● **TASK DIRECTIONS**
After dropping the pictures, give again exactly the lines of the data from its first line through the line with "Through Personal Development", which is included as well.

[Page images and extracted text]
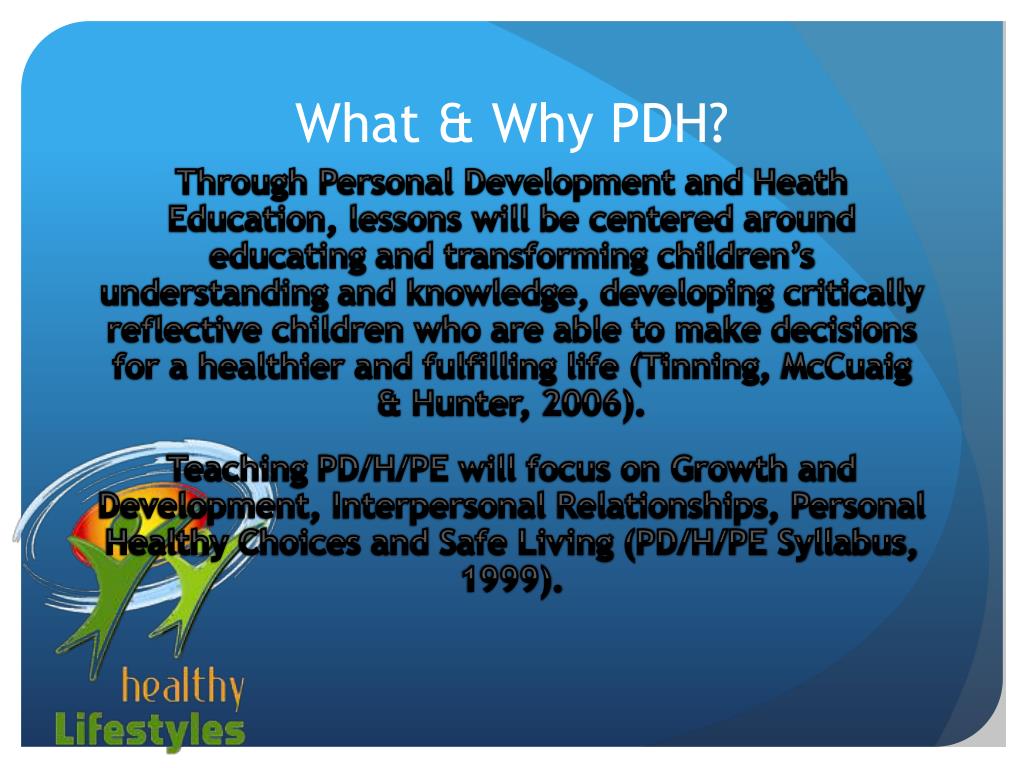 What & Why PDH?

Through Personal Development and Heath Education, lessons will be centered around educating and transforming children's understanding and knowledge, developing critically reflective children who are able to make decisions for a healthier and fulfilling life (Tinning, McCuaig & Hunter, 2006).

Teaching PD/H/PE will focus on Growth and Development, Interpersonal Relationships, Personal Healthy Choices and Safe Living (PD/H/PE Syllabus, 1999).

healthy
Lifestyles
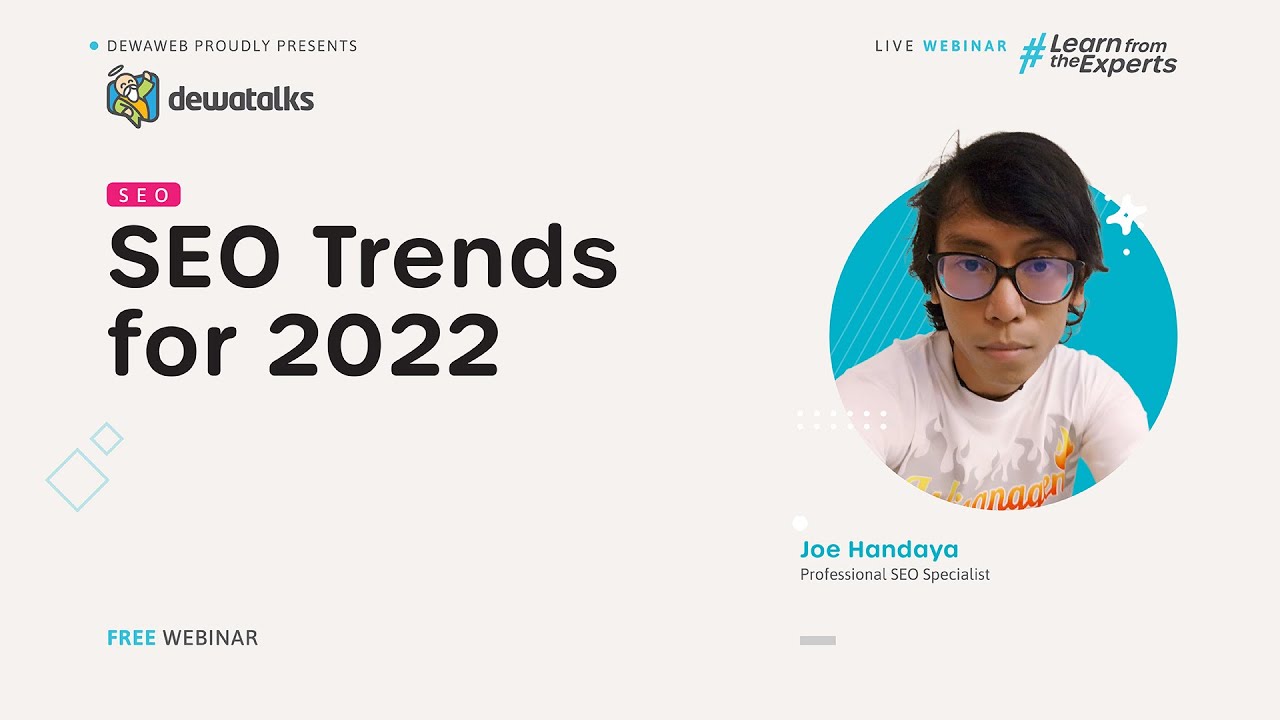 DEWAWEB PROUDLY PRESENTS

dewatalks

LIVE WEBINAR

#Learn from the Experts

SEO

SEO Trends for 2022

Joe Handaya

Professional SEO Specialist

FREE WEBINAR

● **OUTPUT BELOW**
 What & Why PDH?

Through Personal Development and Heath Education, lessons will be centered around educating and transforming children's understanding and knowledge, developing critically reflective children who are able to make decisions for a healthier and fulfilling life (Tinning, McCuaig & Hunter, 2006).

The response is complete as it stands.